Kormakur, whose work notably includes the 2000 film "101 Reykjavik" with Victoria Abril, was offered the chance to make a film in the US after the success of his home-based movies here.
"In my position you’re mostly sent things like horror films, not necessarily the best scripts because you haven’t made anything in the States," he told AFP.
"I knew a little bit about the stories of organs trafficking, and it intrigued me," he said, recalling his love of thrillers like "Burning Mississippi" or "Witness," "movies that take you to a new world."
Traveling to Juarez, across the border from the Texan city of El Paso, "I saw the most horrific world I’ve ever been in," added the 44-year-old, who uses an almost documentary style to tell the story.
With a population of 1.4 million, the city is considered the most dangerous in Mexico. More than 2,500 people have been killed there this year, mostly in the war between police and drug traffickers.
"There was no way we could get the insurance to shoot down there so we had to recreate that world in El Paso," said the filmmaker.
For Kormakur, the son of an Icelandic mother and a Spanish father, the movie also marked his return to a country where he moved to live when he was 11 years old, and which even then was scarred by violence.
"To move from Iceland to Mexico at 11 years old has quite an impact.

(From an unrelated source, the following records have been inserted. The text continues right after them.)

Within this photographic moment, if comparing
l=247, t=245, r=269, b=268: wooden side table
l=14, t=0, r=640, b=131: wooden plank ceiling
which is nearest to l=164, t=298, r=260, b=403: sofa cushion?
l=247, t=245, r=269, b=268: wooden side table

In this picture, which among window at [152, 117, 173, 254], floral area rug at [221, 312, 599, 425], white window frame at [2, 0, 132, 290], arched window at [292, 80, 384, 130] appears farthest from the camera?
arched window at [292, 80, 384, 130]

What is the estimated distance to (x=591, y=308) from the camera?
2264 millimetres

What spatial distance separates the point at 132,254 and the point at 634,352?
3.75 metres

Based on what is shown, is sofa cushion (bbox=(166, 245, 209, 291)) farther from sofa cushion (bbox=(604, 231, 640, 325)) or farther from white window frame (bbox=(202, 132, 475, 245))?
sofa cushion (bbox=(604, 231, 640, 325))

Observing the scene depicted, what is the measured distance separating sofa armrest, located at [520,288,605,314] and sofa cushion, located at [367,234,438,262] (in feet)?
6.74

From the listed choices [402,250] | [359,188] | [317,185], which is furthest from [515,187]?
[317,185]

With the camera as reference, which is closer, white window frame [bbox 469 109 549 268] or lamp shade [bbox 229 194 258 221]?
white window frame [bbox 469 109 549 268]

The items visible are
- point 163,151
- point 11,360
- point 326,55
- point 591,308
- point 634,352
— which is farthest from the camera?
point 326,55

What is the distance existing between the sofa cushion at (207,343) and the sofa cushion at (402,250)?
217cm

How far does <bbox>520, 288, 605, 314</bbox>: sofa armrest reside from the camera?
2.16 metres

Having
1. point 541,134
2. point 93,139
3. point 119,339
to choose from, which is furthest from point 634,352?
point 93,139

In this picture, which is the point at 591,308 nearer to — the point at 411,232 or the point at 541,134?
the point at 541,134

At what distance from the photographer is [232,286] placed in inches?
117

The bus driver, when I was going to, school, had a gun, because there were so many kidnappings at this time," he said.
"A bus driver with a gun, you can’t imagine that in Iceland!"
He insists his film is not making any moral judgments. "I’m not drawn to hip, the cool. I like the raw, reality of things," he said.
"It’s great to have the opportunity to talk about things like that, and get people to think about it. I’m not like preaching or saying what’s right or wrong."
And he added: "This is an horrific trade. I read stories about grandmothers selling their grandchild to be used for organs," he said.
"Anyone saying ‘You’re making a dark picture of Mexico,’ these people have not been there. These people don’t realize how desperate the situation is in these places."